Fermions from Half-BPS Supergravity

TL;DR

This paper connects half-BPS supergravity geometries to free fermion phase space, revealing a noncommutative structure and providing a new approach to counting supersymmetric configurations.

Contribution

It introduces a collective coordinate quantization method for LLM geometries, linking supergravity configurations to fermion phase space and noncommutative geometry.

Findings

u function as classical fermion phase space distribution

Configuration space becomes noncommutative in half-BPS sector

Provides a new framework for counting supersymmetric states

Abstract

We discuss collective coordinate quantization of the half-BPS geometries of Lin, Lunin and Maldacena (hep-th/0409174).
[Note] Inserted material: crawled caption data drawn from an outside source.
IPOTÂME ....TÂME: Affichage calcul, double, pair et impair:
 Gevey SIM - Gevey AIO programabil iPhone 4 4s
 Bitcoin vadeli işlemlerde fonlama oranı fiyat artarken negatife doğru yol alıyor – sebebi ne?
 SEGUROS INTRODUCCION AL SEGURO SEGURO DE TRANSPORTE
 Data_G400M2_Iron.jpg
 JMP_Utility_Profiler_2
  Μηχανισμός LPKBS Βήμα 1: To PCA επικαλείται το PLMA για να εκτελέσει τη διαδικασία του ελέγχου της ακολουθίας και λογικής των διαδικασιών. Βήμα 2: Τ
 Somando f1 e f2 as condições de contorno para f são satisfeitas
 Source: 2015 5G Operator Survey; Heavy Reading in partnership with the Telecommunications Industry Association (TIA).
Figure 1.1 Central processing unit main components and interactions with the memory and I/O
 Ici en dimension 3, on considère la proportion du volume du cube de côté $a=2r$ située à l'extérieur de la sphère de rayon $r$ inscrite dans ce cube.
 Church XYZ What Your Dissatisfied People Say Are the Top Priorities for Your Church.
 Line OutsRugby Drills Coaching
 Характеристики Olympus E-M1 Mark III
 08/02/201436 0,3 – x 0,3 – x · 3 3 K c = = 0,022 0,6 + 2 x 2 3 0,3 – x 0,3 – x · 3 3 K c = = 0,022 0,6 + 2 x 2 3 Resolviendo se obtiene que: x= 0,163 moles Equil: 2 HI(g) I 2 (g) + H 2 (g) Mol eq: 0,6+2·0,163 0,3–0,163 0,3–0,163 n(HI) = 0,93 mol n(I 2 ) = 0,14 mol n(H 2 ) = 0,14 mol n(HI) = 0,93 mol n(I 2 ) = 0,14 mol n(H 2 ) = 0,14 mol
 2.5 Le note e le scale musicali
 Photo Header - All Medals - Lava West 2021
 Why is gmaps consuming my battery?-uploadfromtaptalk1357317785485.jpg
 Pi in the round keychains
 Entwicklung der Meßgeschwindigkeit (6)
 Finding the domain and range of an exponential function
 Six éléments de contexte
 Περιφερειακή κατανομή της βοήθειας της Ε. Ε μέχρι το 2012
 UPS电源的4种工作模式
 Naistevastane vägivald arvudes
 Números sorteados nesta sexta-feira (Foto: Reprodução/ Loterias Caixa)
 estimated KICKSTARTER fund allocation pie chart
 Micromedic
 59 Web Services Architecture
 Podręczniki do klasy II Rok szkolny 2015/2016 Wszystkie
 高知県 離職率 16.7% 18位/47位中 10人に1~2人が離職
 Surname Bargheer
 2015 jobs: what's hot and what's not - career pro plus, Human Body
The LLM geometries are parameterized by a single function $u$ on a plane. We treat this function as a collective coordinate. We arrive at the collective coordinate action as well as path integral measure by considering D3 branes in an arbitrary LLM geometry. The resulting functional integral is shown, using known methods (hep-th/9309028), to be the classical limit of a functional integral for free fermions in a harmonic oscillator. The function $u$ gets identified with the classical limit of the Wigner phase space distribution of the fermion theory which satisfies u * u = u. The calculation shows how configuration space of supergravity becomes a phase space (hence noncommutative) in the half-BPS sector. Our method sheds new light on counting supersymmetric configurations in supergravity.